[Document text]
— Begin —

Mr. Grattan sat down amidst great applause both from the opposition and the government side of the House; the House then divided. For the committee 147, Against it 228; Majority 81. Tellers for the Ayes, Sir H. Parnell and Mr. Maurice Fitzgerald. Noes, Mr. Long and Mr. Bankes.

STATE OF IRELAND.

SIR JOHN NEWPORT MOVES AN ADDRESS TO THE PRINCE REGENT ON THE STATE OF IRELAND.

April 26. 1816.

SIR JOHN NEWPORT, in consequence of the notice which he had given, made, on this day, his promised motion. He entered into a historical account of the state of Ireland. He stated, that the reason why the two countries had not assimilated in manners, customs, or habits, was that Ireland had been habitually misgoverned; that no regard had been paid to the administration of the law; that, in old times, if a man was murdered, it was enquired on the trial whether the deceased was of Irish or English descent; if the former, the accused was fined five marks; if the latter, he was condemned to death. He quoted Sir John Davis, to shew that no nation upon earth was more desirous to obtain just and equal laws than the Irish. He quoted an extract from the letters of primate Boulter, to shew the system that had been pursued towards Ireland; in which, the writer expresses his fears, lest, by the measures of government, the people should become united. He then alluded to the conduct of Ireland in 1779 and 1782; at which period, by means of internal union, she not only baffled a foreign enemy, but secured and obtained her own independence. He mentioned the union; since which period she had contributed sixty-seven millions in taxes, and augmented her debt from twenty-five to one hundred and fifty millions. He took a review of the disabilities under which the Catholics laboured; and censured the existence of Orange Societies, that were contrary to law, and that served but to divide the people. He concluded with moving,

"That an address be presented to his Royal Highness the Prince Regent, humbly to represent, that the necessity which we have found of providing a force of 25,000 men, in a time of profound peace, to secure the internal tranquillity of Ireland, obliges us to consider the state of that great, valuable, and highly interesting portion of the United Kingdom, as most distressing and afflicting to the legislature, and dangerous in an extreme degree to the well being of the empire.

— End —

[Problems to solve]
1: In the Ireland debate report, how large a force does Sir John Newport's motion say had to be provided in peacetime to secure Ireland's internal tranquillity?
2: For each statement, say whether it agrees with the Ireland debate report, and quote the words that decide it: (a) The vote on the committee was 147 for and 228 against. (b) Sir John Newport spoke in favor of the Orange Societies. (c) After the union, Ireland's debt grew from twenty-five to one hundred and fifty millions.
3: Please reproduce the Ireland debate report word for word from "Mr. Grattan sat" to "and Mr. Bankes.".

(Visual spatial reasoning entries)
— Begin —

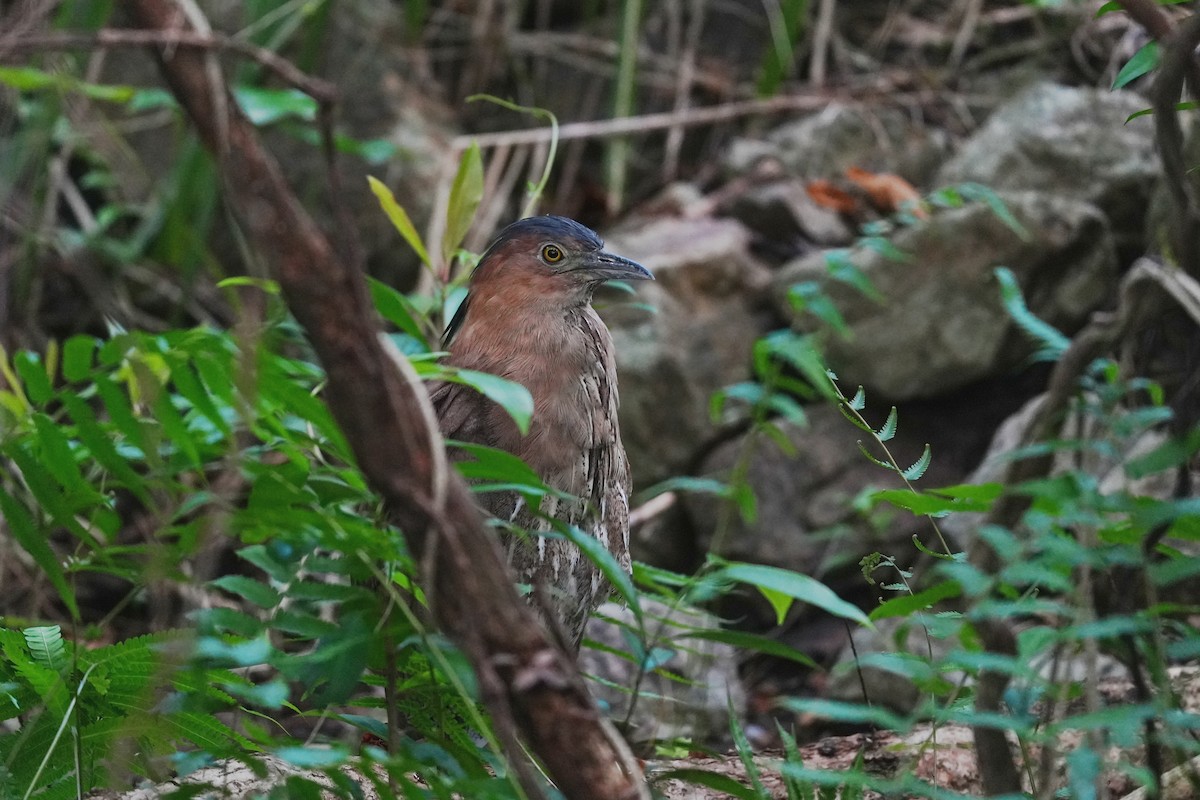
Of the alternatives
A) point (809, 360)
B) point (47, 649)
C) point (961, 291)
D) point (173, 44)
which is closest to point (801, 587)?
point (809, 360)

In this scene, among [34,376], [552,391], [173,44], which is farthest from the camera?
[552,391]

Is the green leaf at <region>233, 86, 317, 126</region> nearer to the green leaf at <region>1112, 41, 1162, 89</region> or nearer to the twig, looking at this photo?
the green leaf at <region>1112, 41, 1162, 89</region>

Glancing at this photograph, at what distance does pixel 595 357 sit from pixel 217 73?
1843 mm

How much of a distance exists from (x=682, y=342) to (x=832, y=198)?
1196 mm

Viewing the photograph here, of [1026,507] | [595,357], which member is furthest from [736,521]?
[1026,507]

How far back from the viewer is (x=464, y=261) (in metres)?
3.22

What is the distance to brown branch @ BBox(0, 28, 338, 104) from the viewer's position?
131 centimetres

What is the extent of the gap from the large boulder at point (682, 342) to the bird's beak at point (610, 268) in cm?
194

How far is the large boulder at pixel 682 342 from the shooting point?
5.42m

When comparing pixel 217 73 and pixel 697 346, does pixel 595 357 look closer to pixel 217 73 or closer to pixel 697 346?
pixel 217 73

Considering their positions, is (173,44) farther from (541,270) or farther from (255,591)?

— End —

[Results of the exercise]
1: A force of 25,000 men.

2:
(a) Yes: "For the committee 147, Against it 228."
(b) No: "censured the existence of Orange Societies, that were contrary to law, and that served but to divide the people."
(c) Yes: "augmented her debt from twenty-five to one hundred and fifty millions."

3:
Mr. Grattan sat down amidst great applause both from the opposition and the government side of the House; the House then divided. For the committee 147, Against it 228; Majority 81. Tellers for the Ayes, Sir H. Parnell and Mr. Maurice Fitzgerald. Noes, Mr. Long and Mr. Bankes.